Pouvons-nous arrêter de nous voir partout, de mettre des morceaux de nous-même partout...devenir un peu plus transparent, pour laisser passer la lumière- complètement transparent, c’est sans doute l’Eveil : ne faire plus qu’un avec comme le Bouddha et l’étoile du matin.
...Voir un « moi » plus vrai, plus simple… le « moi » qui n’est plus un obstacle...Alors, que voit-on lorsque la lumière surgit ?
Le Zen est d'abord, et avant tout une discipline visant à l'illumination. Qu'est-ce donc exactement que l'illumination ? Les maîtres zen refusent de répondre abstraitement à cette question, ils disent avec insistance que c'est une affaire d'expérience personnelle, au-delà des mots. Illumination est un terme occidental pour lequel il n'y a pas d'équivalent exact dans la tradition zen, qui préfère parler de voir, témoigner, saisir la nature des choses, s'éveiller, et elle parle aussi, rarement, d’éclat. Tout cela est bien, mais nous voulons quand même savoir : que voit-on lorsque la lumière surgit ?
La réponse est aussi simple que décevante : vous ne voyez rien qui n'ait été là avant. Vous le voyez seulement plus clairement, même si ce n'est que pour un moment fugace, que vous ne le pouvez à travers les verres sombres d'un parti pris, d’une attente ou d'une croyance qui vous sont propres
Et avec le temps et la pratique, ces éclairs de perception peuvent survenir de manière plus rapprochée et durer pendant de plus longues périodes, créant un état d'esprit et de cœur incomparable, un état dans lequel toutes les dualités et les tensions de l'esprit se relâchent pour simplement goûter le moment présent, une sorte de conscience d'absence de conscience- ou encore ce que la tradition bouddhiste appelle Nirvana.
Heureusement, l'expérience d'un tel état est beaucoup moins ésotérique que l'explication qu'on en donne. Tout comme la pratique d'inspirer et d'expirer attentivement, de s'asseoir pour méditer et de se relever pour mener sa vie, la discipline zen a deux aspects.
Dans le premier, on s'assied et on clarifie l'esprit dans le but d'absorber par son souffle le monde entier : tous les souvenirs qu'on en a, toutes les personnes et tous les lieux, tous les arbres, les montagnes et les rivières. On pourrait se représenter cela comment entrer dans une galerie des glaces : où que l'on regarde, on voit son propre reflet.

CONSIGNE BRÈVE 1: Transcrivez fidèlement une partie du texte sur l'illumination zen : commencez aux mots « Pouvons-nous arrêter de » et arrêtez-vous après « obstacle...Alors, que voit-on lorsque la lumière surgit ? ».
CONSIGNE BRÈVE 2: Prolongez le texte sur l'illumination zen au-delà de sa dernière phrase.
Les enregistrements constituent un matériau indépendant du texte.

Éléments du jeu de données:

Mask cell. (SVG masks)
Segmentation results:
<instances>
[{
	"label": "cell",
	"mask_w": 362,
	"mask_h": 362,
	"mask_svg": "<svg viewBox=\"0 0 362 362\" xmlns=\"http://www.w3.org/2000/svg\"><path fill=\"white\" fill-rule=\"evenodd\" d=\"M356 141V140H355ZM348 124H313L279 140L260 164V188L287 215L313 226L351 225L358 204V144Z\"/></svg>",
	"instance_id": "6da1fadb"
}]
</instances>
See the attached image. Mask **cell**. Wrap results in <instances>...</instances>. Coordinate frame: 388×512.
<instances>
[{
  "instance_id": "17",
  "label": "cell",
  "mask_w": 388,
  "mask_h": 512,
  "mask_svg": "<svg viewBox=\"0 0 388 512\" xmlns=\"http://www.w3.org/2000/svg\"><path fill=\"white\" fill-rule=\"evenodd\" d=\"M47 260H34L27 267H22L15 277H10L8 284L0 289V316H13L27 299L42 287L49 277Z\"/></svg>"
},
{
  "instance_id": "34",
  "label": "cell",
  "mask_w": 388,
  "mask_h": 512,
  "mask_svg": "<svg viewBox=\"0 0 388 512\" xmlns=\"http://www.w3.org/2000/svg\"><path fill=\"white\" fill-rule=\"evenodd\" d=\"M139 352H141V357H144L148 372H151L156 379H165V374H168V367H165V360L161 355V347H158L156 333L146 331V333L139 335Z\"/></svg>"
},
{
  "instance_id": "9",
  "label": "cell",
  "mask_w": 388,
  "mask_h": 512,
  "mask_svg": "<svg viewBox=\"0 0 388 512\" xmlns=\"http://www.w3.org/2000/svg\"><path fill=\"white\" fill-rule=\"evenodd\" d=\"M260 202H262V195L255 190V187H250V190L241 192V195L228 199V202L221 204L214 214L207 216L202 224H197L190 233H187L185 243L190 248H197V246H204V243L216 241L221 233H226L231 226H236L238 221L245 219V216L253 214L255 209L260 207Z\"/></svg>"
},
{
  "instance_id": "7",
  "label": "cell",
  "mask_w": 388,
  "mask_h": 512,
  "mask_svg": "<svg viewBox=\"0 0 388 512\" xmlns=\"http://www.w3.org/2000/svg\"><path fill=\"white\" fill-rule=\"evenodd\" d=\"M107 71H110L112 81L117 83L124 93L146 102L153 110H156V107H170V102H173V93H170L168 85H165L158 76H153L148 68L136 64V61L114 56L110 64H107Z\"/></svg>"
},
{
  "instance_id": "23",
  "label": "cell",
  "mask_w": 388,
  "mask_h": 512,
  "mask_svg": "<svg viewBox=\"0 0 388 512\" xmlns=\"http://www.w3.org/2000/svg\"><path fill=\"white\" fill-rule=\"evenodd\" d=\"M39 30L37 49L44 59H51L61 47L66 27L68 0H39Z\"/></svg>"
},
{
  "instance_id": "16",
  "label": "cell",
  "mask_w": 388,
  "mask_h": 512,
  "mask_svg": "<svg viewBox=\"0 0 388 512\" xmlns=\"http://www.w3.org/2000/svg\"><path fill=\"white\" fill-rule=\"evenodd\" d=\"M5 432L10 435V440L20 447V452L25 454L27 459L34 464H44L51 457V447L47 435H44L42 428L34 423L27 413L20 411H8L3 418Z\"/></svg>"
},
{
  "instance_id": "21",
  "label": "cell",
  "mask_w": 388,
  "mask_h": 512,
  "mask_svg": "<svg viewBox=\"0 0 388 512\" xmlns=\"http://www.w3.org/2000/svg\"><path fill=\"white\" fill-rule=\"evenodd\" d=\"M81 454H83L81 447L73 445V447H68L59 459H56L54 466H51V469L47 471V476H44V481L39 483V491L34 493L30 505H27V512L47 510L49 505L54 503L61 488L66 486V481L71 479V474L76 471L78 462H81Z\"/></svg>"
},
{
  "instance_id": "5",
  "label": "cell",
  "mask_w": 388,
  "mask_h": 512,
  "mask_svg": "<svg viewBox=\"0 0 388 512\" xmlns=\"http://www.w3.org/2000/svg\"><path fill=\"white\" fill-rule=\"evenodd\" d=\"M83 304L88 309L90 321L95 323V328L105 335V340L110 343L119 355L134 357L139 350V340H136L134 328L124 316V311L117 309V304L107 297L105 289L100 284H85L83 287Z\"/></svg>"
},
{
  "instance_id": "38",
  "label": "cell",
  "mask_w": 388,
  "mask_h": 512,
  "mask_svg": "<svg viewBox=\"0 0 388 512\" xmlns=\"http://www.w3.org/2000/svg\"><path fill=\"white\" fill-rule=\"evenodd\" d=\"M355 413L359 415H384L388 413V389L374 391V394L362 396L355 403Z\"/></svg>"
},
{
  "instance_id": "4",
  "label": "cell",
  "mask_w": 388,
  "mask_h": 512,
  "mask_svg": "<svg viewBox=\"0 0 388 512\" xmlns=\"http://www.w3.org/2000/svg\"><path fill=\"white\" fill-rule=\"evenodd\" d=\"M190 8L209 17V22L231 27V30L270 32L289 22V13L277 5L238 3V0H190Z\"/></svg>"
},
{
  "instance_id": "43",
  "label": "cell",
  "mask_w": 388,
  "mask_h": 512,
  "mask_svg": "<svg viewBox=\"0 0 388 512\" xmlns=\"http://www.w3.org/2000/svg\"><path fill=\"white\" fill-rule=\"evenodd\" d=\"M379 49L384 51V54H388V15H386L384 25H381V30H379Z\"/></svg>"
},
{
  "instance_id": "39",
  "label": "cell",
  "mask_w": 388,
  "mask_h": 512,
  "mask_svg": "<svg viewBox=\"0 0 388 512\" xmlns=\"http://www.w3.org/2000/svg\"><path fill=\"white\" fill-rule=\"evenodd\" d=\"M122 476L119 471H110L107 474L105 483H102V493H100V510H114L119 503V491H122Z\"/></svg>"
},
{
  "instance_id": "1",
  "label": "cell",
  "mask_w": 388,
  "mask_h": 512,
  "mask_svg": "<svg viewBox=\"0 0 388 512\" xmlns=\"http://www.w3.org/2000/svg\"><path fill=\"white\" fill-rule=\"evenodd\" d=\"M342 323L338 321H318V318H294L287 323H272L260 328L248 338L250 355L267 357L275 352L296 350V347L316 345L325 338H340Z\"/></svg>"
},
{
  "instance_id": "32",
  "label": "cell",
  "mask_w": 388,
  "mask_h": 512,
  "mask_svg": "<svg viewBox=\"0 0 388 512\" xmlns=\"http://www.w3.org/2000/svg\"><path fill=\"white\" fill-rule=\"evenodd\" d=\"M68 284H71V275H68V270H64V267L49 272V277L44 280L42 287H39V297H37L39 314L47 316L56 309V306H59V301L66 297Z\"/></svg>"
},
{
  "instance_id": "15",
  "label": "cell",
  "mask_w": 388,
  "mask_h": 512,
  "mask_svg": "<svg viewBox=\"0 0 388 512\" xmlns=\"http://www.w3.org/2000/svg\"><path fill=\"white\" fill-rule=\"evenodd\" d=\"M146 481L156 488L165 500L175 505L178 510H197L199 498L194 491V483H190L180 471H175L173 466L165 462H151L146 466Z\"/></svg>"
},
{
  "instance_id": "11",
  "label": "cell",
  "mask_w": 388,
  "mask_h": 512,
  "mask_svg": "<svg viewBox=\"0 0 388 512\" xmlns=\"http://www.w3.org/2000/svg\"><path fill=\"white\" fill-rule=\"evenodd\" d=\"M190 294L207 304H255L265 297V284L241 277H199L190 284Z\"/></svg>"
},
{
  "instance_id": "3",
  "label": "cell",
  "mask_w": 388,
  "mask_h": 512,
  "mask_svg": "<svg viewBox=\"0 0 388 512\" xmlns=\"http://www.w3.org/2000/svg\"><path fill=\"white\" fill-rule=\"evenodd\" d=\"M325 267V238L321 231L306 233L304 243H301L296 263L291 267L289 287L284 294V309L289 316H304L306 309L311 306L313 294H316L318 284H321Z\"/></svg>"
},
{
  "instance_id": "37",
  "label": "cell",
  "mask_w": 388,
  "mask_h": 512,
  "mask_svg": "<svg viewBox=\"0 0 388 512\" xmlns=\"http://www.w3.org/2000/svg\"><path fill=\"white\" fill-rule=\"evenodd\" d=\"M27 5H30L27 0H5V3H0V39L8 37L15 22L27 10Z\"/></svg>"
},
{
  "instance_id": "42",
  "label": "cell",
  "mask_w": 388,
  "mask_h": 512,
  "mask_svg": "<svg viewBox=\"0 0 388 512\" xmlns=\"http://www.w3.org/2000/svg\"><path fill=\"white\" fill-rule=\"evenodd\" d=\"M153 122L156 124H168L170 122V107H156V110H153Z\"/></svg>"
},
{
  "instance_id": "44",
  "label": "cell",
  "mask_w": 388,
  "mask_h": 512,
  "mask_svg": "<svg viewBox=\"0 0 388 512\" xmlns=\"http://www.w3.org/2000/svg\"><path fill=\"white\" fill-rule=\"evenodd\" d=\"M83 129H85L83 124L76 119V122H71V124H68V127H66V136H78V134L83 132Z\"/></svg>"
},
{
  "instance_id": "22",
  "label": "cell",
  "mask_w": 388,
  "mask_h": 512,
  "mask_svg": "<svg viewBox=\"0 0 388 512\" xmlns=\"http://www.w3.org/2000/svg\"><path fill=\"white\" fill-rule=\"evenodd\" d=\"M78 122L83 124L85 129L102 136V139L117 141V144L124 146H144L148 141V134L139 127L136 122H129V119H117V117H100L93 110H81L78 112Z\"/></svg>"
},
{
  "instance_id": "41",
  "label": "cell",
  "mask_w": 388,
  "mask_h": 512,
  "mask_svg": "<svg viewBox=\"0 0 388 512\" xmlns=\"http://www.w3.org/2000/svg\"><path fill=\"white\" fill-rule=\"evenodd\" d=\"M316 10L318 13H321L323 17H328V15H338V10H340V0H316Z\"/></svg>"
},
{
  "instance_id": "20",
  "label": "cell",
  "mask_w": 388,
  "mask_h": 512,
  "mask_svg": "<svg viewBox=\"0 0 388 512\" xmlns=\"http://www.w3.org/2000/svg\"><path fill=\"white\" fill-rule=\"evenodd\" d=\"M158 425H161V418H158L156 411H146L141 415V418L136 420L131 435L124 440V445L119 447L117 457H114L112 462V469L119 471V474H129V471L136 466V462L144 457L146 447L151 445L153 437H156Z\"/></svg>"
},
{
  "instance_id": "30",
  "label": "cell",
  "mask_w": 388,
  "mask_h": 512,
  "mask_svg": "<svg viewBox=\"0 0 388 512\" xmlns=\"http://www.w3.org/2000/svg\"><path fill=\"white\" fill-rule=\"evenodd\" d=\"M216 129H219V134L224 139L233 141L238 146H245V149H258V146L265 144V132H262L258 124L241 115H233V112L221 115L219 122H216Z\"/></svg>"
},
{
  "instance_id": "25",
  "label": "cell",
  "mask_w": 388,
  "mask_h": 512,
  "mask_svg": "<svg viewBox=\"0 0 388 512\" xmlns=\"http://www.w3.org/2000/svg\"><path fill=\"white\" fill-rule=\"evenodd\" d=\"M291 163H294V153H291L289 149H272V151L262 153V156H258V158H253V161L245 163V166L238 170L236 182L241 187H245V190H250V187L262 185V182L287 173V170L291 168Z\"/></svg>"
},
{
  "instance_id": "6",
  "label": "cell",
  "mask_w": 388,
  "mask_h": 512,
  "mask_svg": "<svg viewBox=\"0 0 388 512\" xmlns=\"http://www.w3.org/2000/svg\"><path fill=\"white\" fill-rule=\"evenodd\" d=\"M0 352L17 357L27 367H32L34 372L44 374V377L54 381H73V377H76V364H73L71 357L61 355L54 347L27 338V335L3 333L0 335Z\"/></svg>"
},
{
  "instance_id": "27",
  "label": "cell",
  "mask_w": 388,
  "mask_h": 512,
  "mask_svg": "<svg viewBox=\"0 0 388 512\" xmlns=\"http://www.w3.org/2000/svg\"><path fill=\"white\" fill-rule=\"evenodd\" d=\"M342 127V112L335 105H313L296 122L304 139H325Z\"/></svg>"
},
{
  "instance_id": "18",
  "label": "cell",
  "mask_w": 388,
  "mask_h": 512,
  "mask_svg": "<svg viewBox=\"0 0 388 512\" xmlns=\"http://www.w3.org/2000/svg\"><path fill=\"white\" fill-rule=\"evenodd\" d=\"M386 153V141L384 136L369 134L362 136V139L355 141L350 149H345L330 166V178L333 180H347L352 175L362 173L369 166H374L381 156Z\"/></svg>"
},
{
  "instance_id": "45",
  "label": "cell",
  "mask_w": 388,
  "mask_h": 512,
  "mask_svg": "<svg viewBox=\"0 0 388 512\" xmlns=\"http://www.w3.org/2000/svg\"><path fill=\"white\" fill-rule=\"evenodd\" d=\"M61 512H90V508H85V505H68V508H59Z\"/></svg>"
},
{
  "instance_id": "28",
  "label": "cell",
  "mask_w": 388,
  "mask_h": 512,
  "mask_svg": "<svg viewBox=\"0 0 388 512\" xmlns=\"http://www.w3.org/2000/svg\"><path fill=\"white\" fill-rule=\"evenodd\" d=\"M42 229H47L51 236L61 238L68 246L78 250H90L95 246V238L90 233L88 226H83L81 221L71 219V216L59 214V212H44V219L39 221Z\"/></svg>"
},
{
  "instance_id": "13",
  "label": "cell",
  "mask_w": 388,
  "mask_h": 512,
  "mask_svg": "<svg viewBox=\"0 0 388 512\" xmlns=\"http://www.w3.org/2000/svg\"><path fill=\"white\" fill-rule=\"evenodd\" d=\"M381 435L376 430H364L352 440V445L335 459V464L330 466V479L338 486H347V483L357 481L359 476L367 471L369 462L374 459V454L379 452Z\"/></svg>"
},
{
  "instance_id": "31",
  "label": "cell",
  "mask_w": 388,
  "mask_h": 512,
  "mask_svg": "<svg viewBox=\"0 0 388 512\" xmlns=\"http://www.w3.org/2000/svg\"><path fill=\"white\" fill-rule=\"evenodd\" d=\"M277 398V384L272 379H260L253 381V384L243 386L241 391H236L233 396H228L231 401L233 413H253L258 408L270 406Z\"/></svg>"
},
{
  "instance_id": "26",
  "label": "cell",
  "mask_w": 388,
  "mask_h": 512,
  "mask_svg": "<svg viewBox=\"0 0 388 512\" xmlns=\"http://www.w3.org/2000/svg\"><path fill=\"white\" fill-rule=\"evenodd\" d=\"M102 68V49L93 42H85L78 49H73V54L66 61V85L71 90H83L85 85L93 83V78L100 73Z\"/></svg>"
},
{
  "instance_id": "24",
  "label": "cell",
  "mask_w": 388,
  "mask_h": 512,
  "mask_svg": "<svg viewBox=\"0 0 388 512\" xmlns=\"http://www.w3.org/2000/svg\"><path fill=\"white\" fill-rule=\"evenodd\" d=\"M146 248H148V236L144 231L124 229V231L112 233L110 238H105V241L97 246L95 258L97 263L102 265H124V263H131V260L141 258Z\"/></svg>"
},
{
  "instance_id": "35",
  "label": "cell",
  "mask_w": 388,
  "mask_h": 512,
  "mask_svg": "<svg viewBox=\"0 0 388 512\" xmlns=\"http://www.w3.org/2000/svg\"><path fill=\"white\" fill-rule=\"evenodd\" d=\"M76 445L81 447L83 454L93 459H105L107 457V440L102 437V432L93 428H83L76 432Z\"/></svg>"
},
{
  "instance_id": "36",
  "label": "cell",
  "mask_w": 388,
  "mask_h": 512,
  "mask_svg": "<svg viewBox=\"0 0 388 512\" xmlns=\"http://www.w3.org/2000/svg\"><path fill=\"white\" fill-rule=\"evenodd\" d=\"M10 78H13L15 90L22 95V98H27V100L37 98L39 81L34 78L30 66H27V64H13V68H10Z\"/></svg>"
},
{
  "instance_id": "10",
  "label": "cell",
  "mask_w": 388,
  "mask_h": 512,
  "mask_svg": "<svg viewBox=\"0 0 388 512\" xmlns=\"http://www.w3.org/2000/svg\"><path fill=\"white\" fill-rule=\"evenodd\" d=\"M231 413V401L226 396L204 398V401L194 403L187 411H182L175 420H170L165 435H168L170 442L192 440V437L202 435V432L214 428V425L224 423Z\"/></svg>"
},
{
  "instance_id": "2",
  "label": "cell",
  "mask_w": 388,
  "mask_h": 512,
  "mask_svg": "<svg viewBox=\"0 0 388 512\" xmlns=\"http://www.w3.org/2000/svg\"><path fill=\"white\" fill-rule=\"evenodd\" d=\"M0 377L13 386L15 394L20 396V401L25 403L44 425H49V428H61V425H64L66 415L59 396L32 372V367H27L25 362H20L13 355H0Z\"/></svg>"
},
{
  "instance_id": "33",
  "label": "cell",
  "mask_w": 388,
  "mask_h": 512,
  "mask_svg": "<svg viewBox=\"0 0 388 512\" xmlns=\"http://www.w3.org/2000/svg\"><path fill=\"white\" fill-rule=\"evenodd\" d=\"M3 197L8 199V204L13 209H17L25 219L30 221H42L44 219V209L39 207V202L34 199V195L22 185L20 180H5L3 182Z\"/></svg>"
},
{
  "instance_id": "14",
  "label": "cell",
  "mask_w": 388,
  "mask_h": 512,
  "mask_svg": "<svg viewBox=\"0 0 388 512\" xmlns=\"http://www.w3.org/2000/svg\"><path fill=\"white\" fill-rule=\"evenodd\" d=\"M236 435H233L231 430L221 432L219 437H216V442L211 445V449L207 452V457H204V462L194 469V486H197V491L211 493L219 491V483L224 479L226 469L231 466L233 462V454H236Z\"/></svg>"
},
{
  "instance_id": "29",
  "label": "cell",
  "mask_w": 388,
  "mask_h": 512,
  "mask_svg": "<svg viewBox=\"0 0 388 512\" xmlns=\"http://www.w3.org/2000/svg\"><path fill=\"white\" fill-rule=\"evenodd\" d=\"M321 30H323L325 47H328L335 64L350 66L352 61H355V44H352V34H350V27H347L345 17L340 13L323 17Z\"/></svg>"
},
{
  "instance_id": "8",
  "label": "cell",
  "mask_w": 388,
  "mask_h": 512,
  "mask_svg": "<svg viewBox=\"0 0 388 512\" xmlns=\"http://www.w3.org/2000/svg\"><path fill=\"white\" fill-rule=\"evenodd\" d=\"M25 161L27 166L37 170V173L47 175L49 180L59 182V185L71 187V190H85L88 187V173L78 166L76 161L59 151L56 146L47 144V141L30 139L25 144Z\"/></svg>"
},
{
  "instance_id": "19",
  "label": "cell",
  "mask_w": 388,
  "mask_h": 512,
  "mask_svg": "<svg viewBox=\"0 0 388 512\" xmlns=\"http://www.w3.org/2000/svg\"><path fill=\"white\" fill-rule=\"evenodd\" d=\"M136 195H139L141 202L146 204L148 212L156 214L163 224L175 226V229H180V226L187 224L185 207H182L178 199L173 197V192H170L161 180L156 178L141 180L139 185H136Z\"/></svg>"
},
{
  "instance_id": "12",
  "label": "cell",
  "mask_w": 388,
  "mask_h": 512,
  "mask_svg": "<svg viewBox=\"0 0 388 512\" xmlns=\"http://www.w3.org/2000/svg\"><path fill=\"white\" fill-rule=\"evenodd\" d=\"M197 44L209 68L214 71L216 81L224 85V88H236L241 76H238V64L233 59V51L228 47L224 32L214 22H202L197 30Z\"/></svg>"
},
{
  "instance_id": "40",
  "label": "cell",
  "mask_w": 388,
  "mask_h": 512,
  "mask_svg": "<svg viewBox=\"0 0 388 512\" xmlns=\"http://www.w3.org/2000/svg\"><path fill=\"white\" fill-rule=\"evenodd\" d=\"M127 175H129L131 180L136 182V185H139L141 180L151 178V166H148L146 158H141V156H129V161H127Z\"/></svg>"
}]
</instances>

RÉPONSE ATTENDUE 1:
Pouvons-nous arrêter de nous voir partout, de mettre des morceaux de nous-même partout...devenir un peu plus transparent, pour laisser passer la lumière- complètement transparent, c’est sans doute l’Eveil : ne faire plus qu’un avec comme le Bouddha et l’étoile du matin.
...Voir un « moi » plus vrai, plus simple… le « moi » qui n’est plus un obstacle...Alors, que voit-on lorsque la lumière surgit ?

RÉPONSE ATTENDUE 2:
Nous pensons voir les choses de façon objective, comme elles sont vraiment, mais dans le silence de zazen, nous voyons qu’en fait nous avons mis un morceau de nous-même : appréciation, jugement, idées préconçues, souvenirs etc Ceci est beau/ ceci est bien/ j’aime etc...
Chaque miroir- chaque chose devient un miroir qui en fait nous renvoie une part de nous-même, mêlée à la chose vue-
Chaque chose-miroir- a sa propre qualité et vous montre quelque chose de vous-même que vous n'aviez pas vu auparavant. De la plus petite fleur à la bête la plus sauvage, jusqu'au téléphone portable dans votre poche, chaque chose-miroir réfléchit un rayon de vérité quant à ce que vous êtes, sur le mélange de jugements, d’idées etc que vous avez fini par accepter comme étant le monde objectif.
En fait un monde que nous avons construit à partir d’expériences, de jugements, d’idées préconçues...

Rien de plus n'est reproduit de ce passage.